Understanding the movement and transformation of information through mathematical and physical laws, addressing and answering two fundamental questions:

. . .

  1. How can much can you compress data? (The entropy of the data, H).

. . .

  1. At which rate can you reliable communicate through a channel? (The channel capacity, C).

::: notes

What is information theory?

We will only cover the first question. Question two can be saved for further reading, or a later talk...

:::


Why Do?

Widely Applicable! (Sneak Peak):

. . .

  • Compression (duh!)
  • Communications and Networking (duh!)
  • Data-Oriented Design
  • Security
  • Machine Learning (huh?)
  • Computer Vision (huh?)
  • Computer Graphics (huh!?)
  • ^^ Almost Everything in Computer Science

::: notes

Information Theory has some pretty obvious applications, but hopefully some here will surprise you!

click

We will be delving into the more interesting links later, and go in depth on these.

Outside of Computer Science, relevant to subjects from linguistics, to physics and how the universe itself works!

:::


What Contains?

  • Foundations: Intro, Bayes, Entropy, Shannon's Source Coding Theorem
  • Applications: Codes, Compression
  • Relations: DoD, Security, ML, Graphics

. . .

Not mathematically rigorous! Arguments rely on intuition, not formal proof. User-friendly, not technically precise.

::: notes

Very high level overview, will give you taste of what doors Information theory opens-up.

Applicable outside of Computer Science, is important to understanding reality itself!

click

Not maths accurate!

:::

Foundations


Data Is Not Information

Intuition: A new hard drive has 1,000,000,000,000 bits of data, but not 1,000,000,000,000 bits of information.

Is there a difference between a 0-initialized hard drive, and a randomly-initialized hard drive in terms of information?

::: notes

This concept makes sense to use intuitively.

Answer to question, yes, if you care about the value of the bits on the randomly-initialized hard drive.

But this does hint an something interesting regarding information...

:::


Probabilities Matter

The less probable an event is, the more information it contains when it happens.

::: notes

Intuition: I tell you my name is Tom, the fact that you were expecting that means that the particular piece of information that I go by that name now isn't very high.

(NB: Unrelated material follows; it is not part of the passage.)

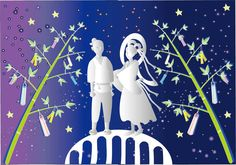 The Myth of the Tanabata Festival is one of passion and loss. It tells the tale of a tragic romance which reminds us every year of the meaning of true love.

However, if I were to tell you that my name is now Geoffrey, that would be more information.

:::


1 Bit ≠ 1 Bit

1 Bit of Data is not 1 Bit of Information.

. . .

We can say that 1 Bit of Data contains 1 Bit of Information if the probability of that Bit being 1 or 0 is 0.5.

::: notes

Clickbait title! 1 Bit is not 1 Bit?

click

We will expand on what that is later. But this is the core of things like compression algorithms, if the probabilities of any bit in a bit stream being a given value isn't 0.5 what does that mean?

You will understand this later.

:::


Knowledge Affects Information

Intuitively, past events affect the probabilities by which we predict future events.

. . .

In othr wrds, yo cn rd ths sntnce evn wth mssng lttrs.

::: notes

Here's intuitively why probability is important

click

The reason why you can read this sentence is because there are probabilies associated with what the missing letters could be, and your brain automatically fills in the gaps with the most likely options.

I find it awesome that our brains can run super-hardcore bayesian inference like that without us even thinking about it.

:::

Some Probability

::: notes

We are going to delve into some probability basics.

Bear with me as this is important to understand, I'm going to go over this thoroughly as it helps a lot. But if you do get lost, I will stick to intuitive explanations for the rest of the talk.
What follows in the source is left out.